## DIRECTIONS FOR THIS TASK
If a line in the records below contains the word "style", copy it.

## RECORDS

⁂

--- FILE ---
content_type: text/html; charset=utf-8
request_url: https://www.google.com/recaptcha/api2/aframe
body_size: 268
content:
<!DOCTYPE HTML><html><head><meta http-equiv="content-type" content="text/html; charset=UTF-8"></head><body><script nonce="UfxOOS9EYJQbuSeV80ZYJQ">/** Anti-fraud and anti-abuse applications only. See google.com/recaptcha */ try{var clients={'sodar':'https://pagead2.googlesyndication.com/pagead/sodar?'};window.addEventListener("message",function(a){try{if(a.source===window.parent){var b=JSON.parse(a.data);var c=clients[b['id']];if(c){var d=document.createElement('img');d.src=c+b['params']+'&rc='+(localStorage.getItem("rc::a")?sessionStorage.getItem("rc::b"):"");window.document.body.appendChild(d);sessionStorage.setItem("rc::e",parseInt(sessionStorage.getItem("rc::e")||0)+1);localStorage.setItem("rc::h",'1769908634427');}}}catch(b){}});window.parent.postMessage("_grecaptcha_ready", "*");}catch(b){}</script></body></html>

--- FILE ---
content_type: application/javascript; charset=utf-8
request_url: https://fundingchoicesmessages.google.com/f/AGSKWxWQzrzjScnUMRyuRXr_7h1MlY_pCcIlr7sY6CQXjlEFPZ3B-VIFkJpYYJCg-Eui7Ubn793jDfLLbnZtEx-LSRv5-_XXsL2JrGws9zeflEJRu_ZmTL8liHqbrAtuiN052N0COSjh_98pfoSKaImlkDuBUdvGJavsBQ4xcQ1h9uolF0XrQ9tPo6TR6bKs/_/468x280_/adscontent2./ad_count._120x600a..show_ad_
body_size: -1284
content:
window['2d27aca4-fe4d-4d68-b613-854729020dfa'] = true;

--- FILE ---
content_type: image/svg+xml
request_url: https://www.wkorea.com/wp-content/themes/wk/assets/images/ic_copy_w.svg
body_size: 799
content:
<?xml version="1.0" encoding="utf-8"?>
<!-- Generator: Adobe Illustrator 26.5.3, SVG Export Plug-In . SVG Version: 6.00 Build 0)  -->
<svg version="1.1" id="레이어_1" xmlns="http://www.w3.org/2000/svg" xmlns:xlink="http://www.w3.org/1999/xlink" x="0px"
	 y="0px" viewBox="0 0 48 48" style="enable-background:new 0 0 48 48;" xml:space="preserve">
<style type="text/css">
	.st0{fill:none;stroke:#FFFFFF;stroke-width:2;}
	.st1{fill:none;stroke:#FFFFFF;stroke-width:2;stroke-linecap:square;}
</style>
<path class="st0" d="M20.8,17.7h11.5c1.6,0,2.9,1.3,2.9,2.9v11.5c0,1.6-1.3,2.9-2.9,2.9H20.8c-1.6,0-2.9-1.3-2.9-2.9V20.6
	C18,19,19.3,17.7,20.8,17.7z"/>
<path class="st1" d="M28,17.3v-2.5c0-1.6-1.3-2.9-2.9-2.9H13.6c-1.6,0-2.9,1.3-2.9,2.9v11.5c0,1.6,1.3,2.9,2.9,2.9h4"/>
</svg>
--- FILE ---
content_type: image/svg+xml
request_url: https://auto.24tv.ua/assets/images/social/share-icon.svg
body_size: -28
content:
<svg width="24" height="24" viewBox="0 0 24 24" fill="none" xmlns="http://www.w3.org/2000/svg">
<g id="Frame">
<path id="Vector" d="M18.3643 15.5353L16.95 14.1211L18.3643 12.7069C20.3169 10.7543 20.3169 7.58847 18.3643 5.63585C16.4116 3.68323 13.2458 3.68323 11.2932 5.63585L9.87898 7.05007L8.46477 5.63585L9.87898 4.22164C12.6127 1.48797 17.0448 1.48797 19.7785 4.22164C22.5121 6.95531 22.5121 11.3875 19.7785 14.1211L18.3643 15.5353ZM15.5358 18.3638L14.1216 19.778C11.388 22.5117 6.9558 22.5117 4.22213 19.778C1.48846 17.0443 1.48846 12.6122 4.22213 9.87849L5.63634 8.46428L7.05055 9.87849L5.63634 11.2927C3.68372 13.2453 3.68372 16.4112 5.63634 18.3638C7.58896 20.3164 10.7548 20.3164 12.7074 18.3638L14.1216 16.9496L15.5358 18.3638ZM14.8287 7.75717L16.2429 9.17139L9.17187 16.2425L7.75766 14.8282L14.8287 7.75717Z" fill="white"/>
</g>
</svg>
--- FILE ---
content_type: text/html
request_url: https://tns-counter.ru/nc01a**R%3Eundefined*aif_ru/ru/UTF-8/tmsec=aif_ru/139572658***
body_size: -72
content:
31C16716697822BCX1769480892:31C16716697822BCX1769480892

⁂

## WRITTEN SOLUTION
	 y="0px" viewBox="0 0 48 48" style="enable-background:new 0 0 48 48;" xml:space="preserve">
<style type="text/css">
</style>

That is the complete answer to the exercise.